Discurso durante a 103ª Sessão Não Deliberativa, no Senado Federal

Questionamentos sobre a demarcação da reserva indígena Raposa Serra do Sol.

Autor
Augusto Botelho (PDT - Partido Democrático Trabalhista/RR)
Nome completo: Augusto Affonso Botelho Neto
Casa
Senado Federal
Tipo
Discurso
Resumo por assunto
POLITICA INDIGENISTA. HOMENAGEM.:
  • Questionamentos sobre a demarcação da reserva indígena Raposa Serra do Sol.
Aparteantes
Mozarildo Cavalcanti, Wirlande da Luz.
Publicação
Publicação no DSF de 05/07/2005 - Página 22049
Assunto
Outros > POLITICA INDIGENISTA. HOMENAGEM.
Indexação
  • LEITURA, ARTIGO DE IMPRENSA, RELATORIO, AUTORIA, GENERAL DE EXERCITO, ANALISE, SITUAÇÃO, ESTADO DE RORAIMA (RR), QUESTIONAMENTO, DECISÃO, GOVERNO FEDERAL, DEMARCAÇÃO, TERRAS INDIGENAS.
  • HOMENAGEM, PROFESSOR PRIMARIO, ESTADO DE RORAIMA (RR), EX-ALUNO, ORADOR, CONGRESSISTA.

O SR. AUGUSTO BOTELHO (PDT - RR. Pronuncia o seguinte discurso. Sem revisão do orador.) - Sr. Presidente, Srªs e Srs. Senadores, farei a leitura de um artigo escrito pelo General Luiz Gonzaga Schroeder Lessa, Presidente do Clube Militar, que foi publicado na revista do Clube Militar de abril e que consiste num relatório sobre a demarcação da área Raposa/Serra do Sol e sobre as conseqüências disso. Trata-se de um relato histórico.

Aproveito a oportunidade para ler esse artigo, porque o considero muito importante, já que é uma análise que retrata, com bastante fidelidade, a situação em que se encontram o meu Estado e as pessoas que habitam a área Raposa/Serra do Sol.

O nome do artigo é “Desastrada decisão”:

Em 15 de abril de 2005, o Exmo. Sr. Presidente da República expediu o Decreto que homologou a demarcação administrativa da controvertida terra indígena Raposa/Serra do Sol, em área contínua, delimitando-a em 1.747.464 ha.

A equivocada decisão presidencial que atribui essa enorme extensão territorial a cerca de 16.000 indígenas não levou em conta os aspectos estratégicos que envolvem a delicada e sensível fronteira brasileira-venezuelana-güianense, nem tão pouco as peculiaridades muito especiais dos povos que, isolados, nela irão viver, assim como as sérias limitações que se impôs ao desenvolvimento do estado de Roraima.

Custa a crer que o nosso Presidente tenha sido levado a tomar uma decisão que atenta contra a própria segurança nacional e que, há muito, vinha sendo postergada, exatamente pela complexidade dos fatores que nela estão envolvidos e que exigem ampla meditação, não apenas na consideração dos legítimos interesses nacionais envolvidos, mas, também, nas pressões que, dia-a-dia, se avolumam sobre a Amazônia, no mundo globalizado que estamos vivendo.

A desastrada decisão sucumbiu às imensas pressões do movimento indigenista internacional que, infelizmente, encontra, em nacionais brasileiros encrustados na FUNAI e na igreja católica, acerbos defensores.

● INSTRUÇÃO ESCRITA 1:
Como fica em inglês esta frase do discurso sobre a Raposa Serra do Sol: “Em 15 de abril de 2005, o Exmo. Sr. Presidente da República expediu o Decreto que homologou a demarcação administrativa da controvertida terra indígena Raposa/Serra do Sol, em área contínua, delimitando-a em 1.747.464 ha.”?
● INSTRUÇÃO ESCRITA 2:
Continue o discurso sobre a demarcação da Raposa Serra do Sol a partir da última frase apresentada.

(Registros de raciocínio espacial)
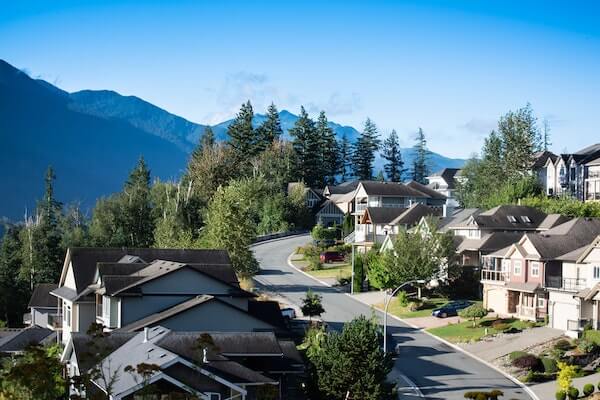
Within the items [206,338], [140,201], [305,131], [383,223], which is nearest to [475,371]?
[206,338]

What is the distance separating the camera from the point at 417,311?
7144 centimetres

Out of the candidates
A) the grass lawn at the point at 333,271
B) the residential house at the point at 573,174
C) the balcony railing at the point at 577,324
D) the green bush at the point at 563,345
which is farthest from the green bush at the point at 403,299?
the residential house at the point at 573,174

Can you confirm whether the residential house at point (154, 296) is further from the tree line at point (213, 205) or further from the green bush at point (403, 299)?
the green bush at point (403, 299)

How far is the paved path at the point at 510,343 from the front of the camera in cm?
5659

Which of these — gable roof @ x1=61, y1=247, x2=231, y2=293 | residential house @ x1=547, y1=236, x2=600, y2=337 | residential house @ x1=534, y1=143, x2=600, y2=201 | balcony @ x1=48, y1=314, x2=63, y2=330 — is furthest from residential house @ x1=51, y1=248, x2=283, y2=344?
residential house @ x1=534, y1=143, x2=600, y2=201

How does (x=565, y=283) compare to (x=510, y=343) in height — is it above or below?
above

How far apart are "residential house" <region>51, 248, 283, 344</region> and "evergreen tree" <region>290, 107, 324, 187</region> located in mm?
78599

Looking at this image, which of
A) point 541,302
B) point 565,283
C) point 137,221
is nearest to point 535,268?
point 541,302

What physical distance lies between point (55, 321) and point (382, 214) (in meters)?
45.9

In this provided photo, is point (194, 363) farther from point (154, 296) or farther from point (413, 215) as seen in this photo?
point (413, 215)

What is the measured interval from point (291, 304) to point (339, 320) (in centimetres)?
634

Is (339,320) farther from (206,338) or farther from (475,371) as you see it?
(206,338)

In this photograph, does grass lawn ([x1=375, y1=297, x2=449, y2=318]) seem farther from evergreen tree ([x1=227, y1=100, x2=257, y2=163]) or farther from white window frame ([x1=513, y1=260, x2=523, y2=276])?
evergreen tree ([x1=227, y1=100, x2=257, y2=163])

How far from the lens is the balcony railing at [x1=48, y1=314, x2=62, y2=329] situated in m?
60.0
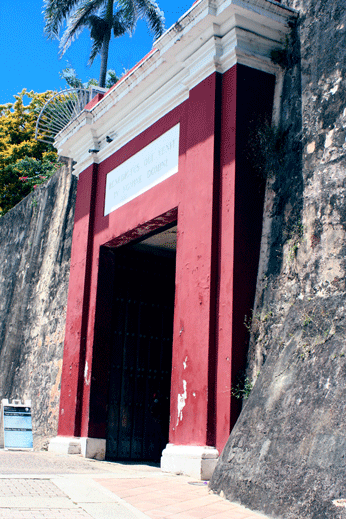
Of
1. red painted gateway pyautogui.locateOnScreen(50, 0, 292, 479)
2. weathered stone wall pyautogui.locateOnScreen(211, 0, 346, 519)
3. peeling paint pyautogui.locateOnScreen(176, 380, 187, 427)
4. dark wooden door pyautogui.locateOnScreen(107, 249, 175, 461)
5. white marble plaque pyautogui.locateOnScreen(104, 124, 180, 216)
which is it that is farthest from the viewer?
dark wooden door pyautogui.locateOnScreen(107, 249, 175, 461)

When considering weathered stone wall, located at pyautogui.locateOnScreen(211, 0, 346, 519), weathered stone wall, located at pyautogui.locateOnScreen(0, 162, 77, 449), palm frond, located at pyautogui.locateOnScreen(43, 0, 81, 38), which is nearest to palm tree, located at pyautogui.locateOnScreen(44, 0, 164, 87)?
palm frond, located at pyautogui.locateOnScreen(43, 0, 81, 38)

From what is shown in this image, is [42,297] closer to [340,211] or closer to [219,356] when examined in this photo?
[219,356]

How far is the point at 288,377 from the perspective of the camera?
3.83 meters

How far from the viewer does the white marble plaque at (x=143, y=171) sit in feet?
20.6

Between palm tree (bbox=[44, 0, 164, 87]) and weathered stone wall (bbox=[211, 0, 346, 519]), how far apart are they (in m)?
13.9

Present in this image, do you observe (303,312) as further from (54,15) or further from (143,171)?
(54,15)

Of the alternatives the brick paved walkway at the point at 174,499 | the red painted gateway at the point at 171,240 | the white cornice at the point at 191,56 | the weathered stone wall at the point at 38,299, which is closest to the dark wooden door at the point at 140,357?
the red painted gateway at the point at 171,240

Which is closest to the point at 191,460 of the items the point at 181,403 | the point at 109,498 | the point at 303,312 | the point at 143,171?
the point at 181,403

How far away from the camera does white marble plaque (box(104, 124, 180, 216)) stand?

● RESULTADO DA TAREFA 1:
On April 15, 2005, His Excellency the President of the Republic issued the Decree that ratified the administrative demarcation of the controversial Raposa/Serra do Sol indigenous land, as a continuous area, delimiting it at 1,747,464 ha.

● RESULTADO DA TAREFA 2:
É preciso, inicialmente, que fique bem claro que não se está contra a demarcação ora definida, motivo de tantos clamores pelo Brasil afora, a despeito do assunto não ser ainda do amplo conhecimento do nosso povo. A demarcação tem amparo constitucional. O que causa espécie é a forma como ela foi feita, que atenta, fundamentalmente, contra o seu objetivo maior que é alcançar a paz, entre os índios e os não índios. Só posso crer que o Presidente foi muito mal assessorado por aqueles que, por fé de ofício, honestidade profissional e brasilidade, tinham que levar ao seu conhecimento os principais fatores que embasassem a sua difícil e complexa decisão.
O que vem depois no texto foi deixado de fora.